Even if you don’t adopt quite such a maths-heavy approach to decision-making, it’s still worth considering where you would place the bar. When I’ve given talks recently, the audience generally side with Blackstone on the topic of legal error. But there’s more ambiguity about whether they agree with Max Planck. The volume of scientific papers is now much larger, even if some of the author-editor relationships persist in the era of peer review.
When it comes to evidence, it’s not just about how confident we are. It’s also about what we do with that confidence. Are you more Planck or Blackstone when it comes to decisions? Where do you currently set the bar for good ideas? And what would convince you to change that?


The fascinating addition about this one was that Einstein's submitted paper was utterly wrong. It claimed to prove gravitational waves cannot arise General Relativity. And the anonymous reviewer had caught (one of) Einstein's major mistakes - he had confused a co-ordinate singularity with a physical one.

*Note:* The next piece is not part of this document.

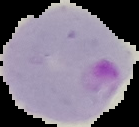

Segmented cell region on a black background. From a thin blood film. Malaria status: parasitized. Image is 139×127 pixels.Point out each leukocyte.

So agitated was the reviewer (Howard Robertson) when we heard that Einstein was going to publish anywa, he went to visit Infeld, one of Einstein's closest collaborators to try to convince him and spare Einstein embarrassment. By the time Infeld went to talk to Einstein, Einstein had worked it out for himself (or at least he said he had) - and the paper as published comes to the opposite conclusion.
I imagine you know this and omitted for sake of space, but I find it ironic that the headlines on the LIGO results all (rightly) mention that Einstein predicted gravitational waves, but he was only saved from declaring them impossible by a conscientious peer reviewer.
Great commentary.
I will add that the use of standardized, boilerplate sets of citations in the first paragraph of so many papers these days seems a way of signalling to reviewers that the authors are not daring to step too far afield. Unfortunately, this leads to its own issues. In his exhaustive book, "Invasion Biology," Mark Davis writes:
"The process by which preliminary conclusions become inflated generalizations often involves a series of small missteps, each one of which might be regarded as mostly innocuous. For example, when citing a particular finding or conclusion for the first time, authors often take the time to describe the particular context in which the specific finding or conclusion was made. At a later time, the same author may then cite this same finding in another manuscript, or other researchers, without having actually read the original source, may use the information provided by a secondary reference to cite the original work. In both cases, it is common for these subsequent references to leave out the details needed to assess the reliability and generality of the original finding or conclusion. As time goes on, it is not uncommon for the finding or conclusion to be simply stated as fact, with a perfunctory citation of the original author. By now, the original findings or conclusions are often included as boilerplate in introductions and conclusions of articles and proposals. After enough of these iterations, the original finding can become such an integral part of accepted ecological wisdom that many authors feel comfortable in reporting it without citing any source at all. The general problem is that the more often that preliminary ideas and tentative conclusions are presented as an axiomatic starting point for further discussion and research, the more likely it is that practitioners, particularly young practitioners, begin to regard the statements as factual, believing that they have having been thoroughly and comprehensively empirically confirmed."